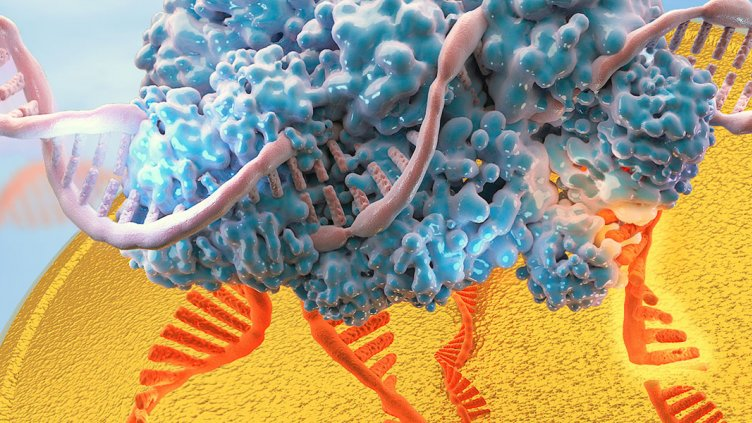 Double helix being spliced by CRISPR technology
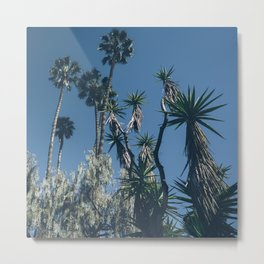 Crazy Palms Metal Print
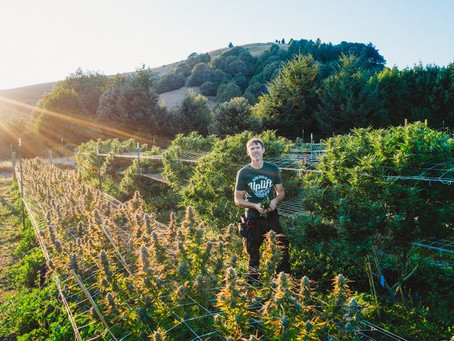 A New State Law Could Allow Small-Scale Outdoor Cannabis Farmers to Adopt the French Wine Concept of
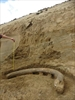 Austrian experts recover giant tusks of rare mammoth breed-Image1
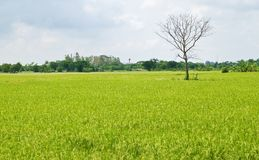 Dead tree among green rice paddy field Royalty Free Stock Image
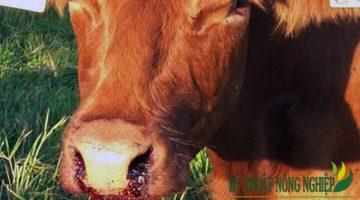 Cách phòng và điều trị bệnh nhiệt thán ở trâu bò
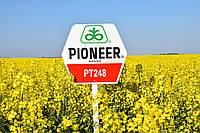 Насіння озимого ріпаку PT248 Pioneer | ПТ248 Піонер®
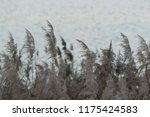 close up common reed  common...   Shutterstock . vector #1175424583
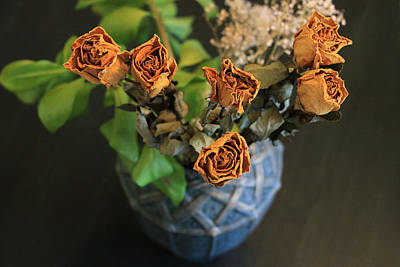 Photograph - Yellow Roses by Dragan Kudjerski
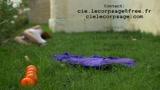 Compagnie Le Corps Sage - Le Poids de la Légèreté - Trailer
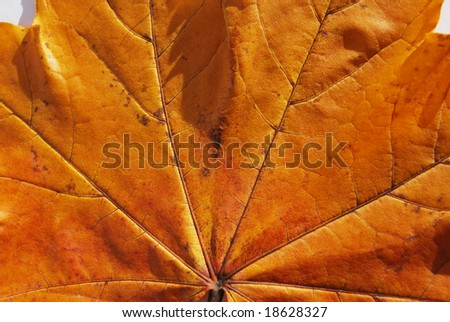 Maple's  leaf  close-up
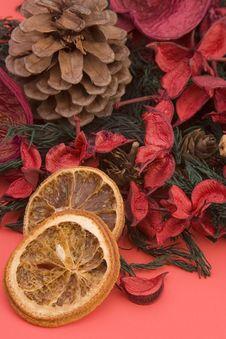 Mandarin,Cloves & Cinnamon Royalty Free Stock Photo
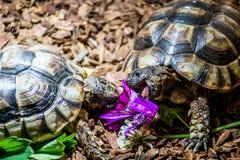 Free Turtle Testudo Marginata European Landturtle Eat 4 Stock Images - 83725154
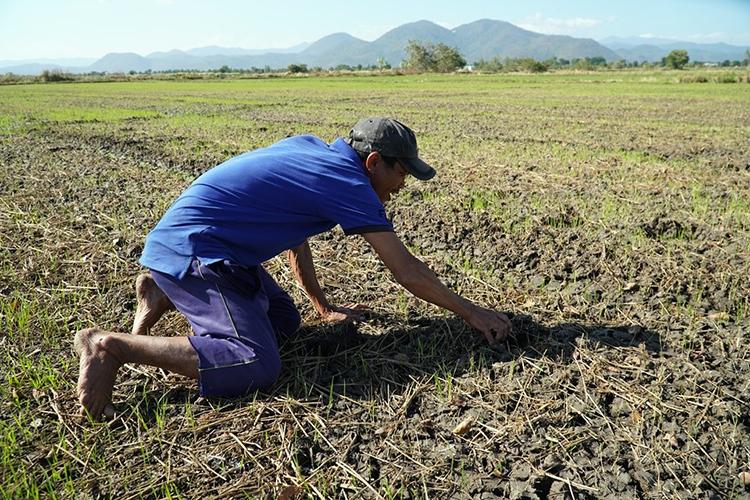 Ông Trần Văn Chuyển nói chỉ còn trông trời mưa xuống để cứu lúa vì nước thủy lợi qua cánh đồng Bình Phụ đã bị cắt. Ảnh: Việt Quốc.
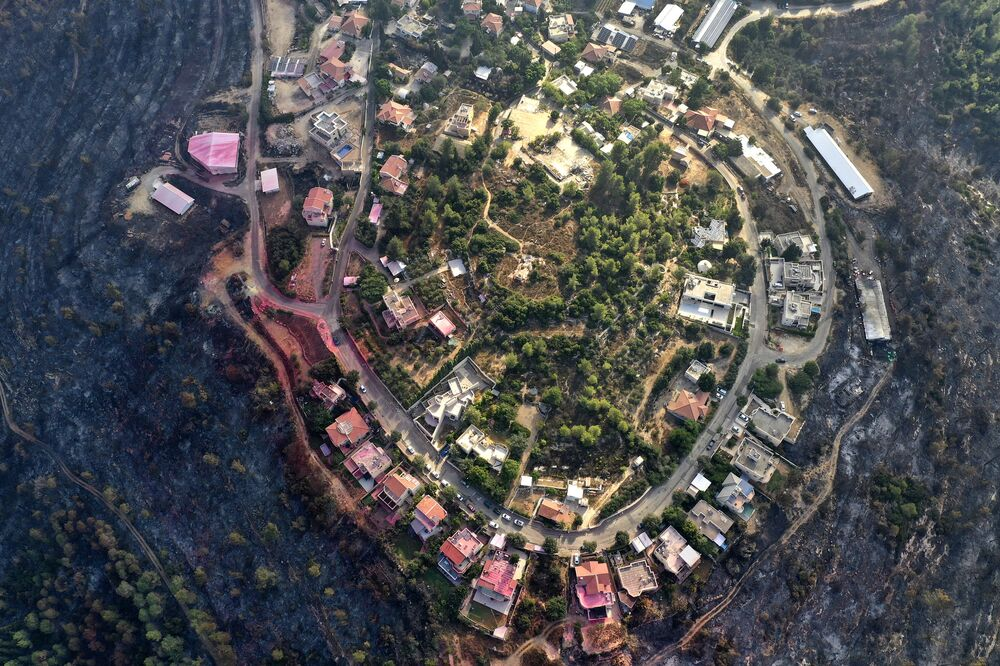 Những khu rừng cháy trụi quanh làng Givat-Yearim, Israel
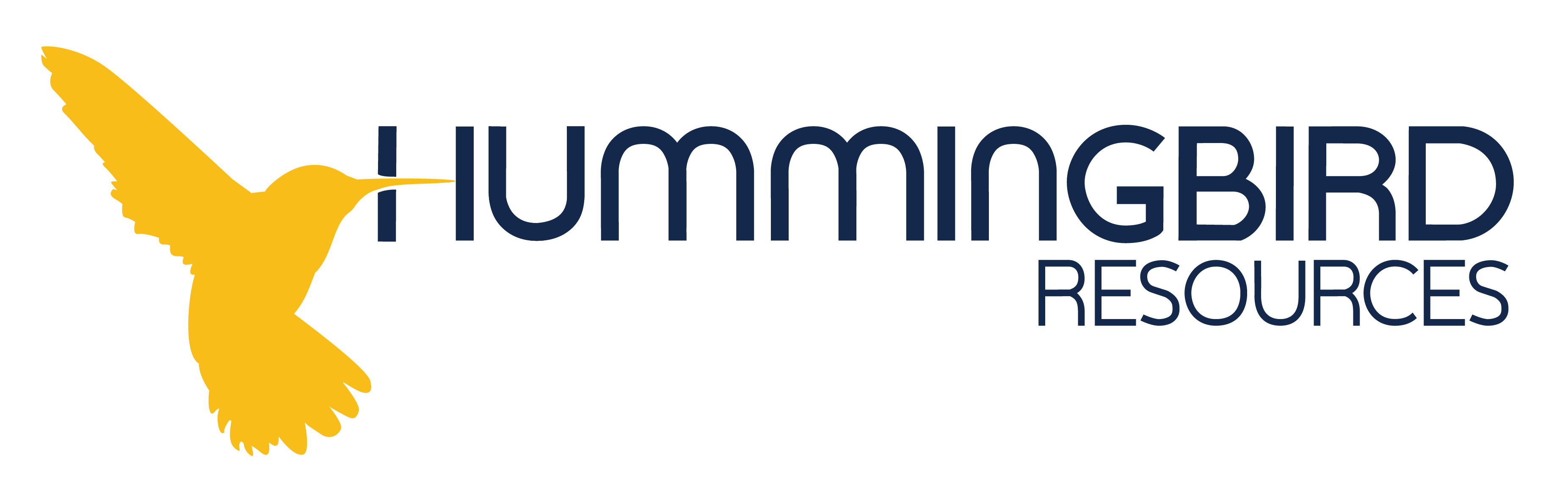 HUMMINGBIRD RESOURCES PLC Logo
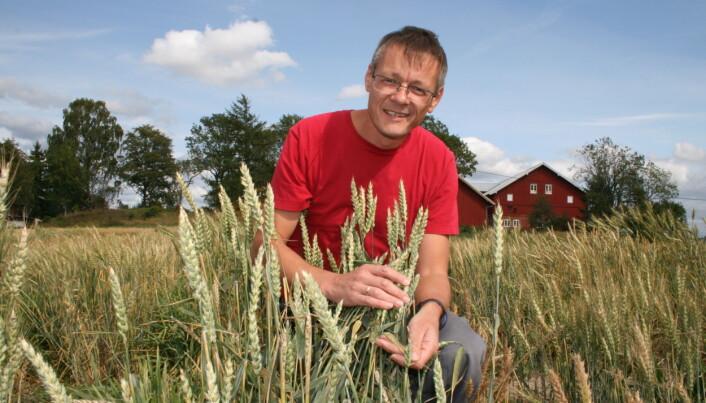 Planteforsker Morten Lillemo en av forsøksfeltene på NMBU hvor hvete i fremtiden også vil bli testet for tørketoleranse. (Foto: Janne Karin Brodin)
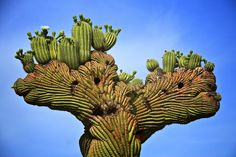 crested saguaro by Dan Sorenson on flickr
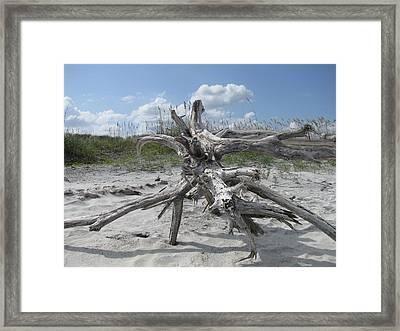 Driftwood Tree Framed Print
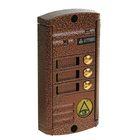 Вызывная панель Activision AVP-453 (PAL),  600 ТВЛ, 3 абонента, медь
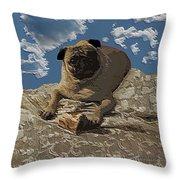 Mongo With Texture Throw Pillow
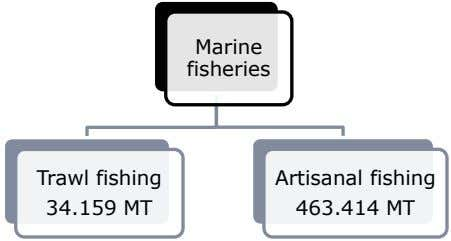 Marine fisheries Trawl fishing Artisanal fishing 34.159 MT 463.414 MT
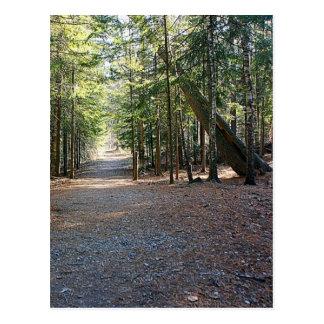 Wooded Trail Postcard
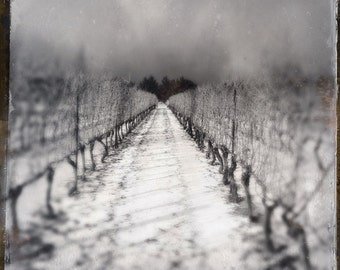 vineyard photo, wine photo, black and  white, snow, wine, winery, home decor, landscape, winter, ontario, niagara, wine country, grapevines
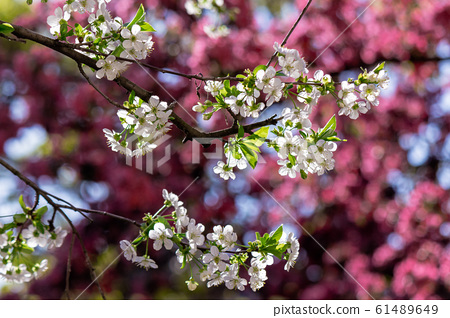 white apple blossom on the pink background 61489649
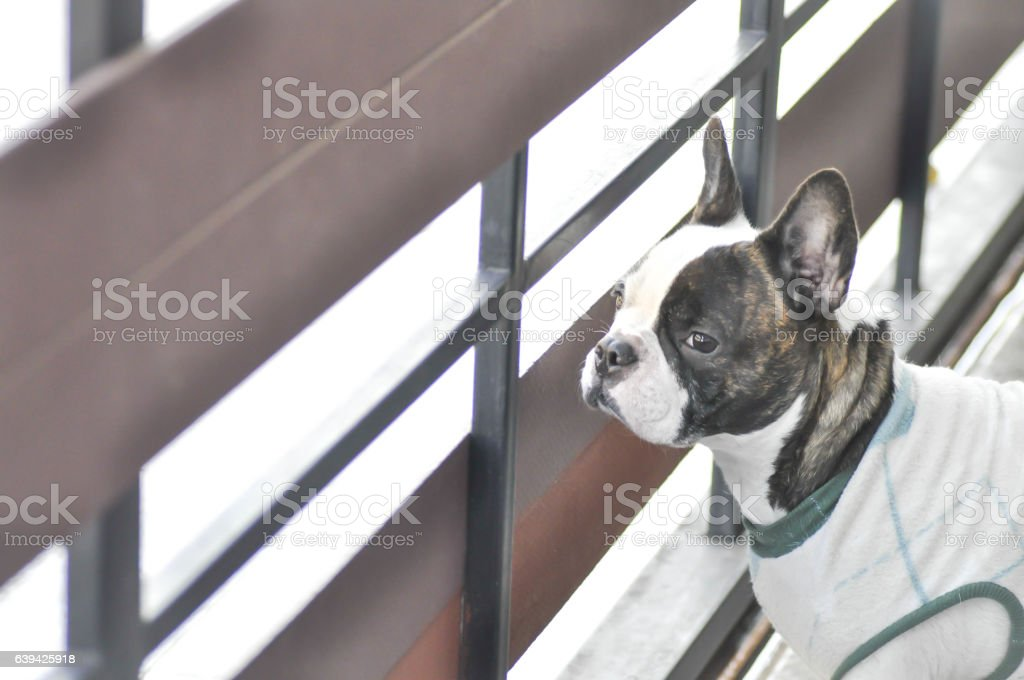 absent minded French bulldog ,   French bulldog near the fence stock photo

****************************************

From the line containing "Вызывная панель Activision" down to the end of the data above, reproduce each line exactly; no pictures.

Response to the exercise:
 Вызывная панель Activision AVP-453 (PAL),  600 ТВЛ, 3 абонента, медь
 Mongo With Texture Throw Pillow
 Marine fisheries Trawl fishing Artisanal fishing 34.159 MT 463.414 MT
 Wooded Trail Postcard
 vineyard photo, wine photo, black and  white, snow, wine, winery, home decor, landscape, winter, ontario, niagara, wine country, grapevines
 white apple blossom on the pink background 61489649
 absent minded French bulldog ,   French bulldog near the fence stock photo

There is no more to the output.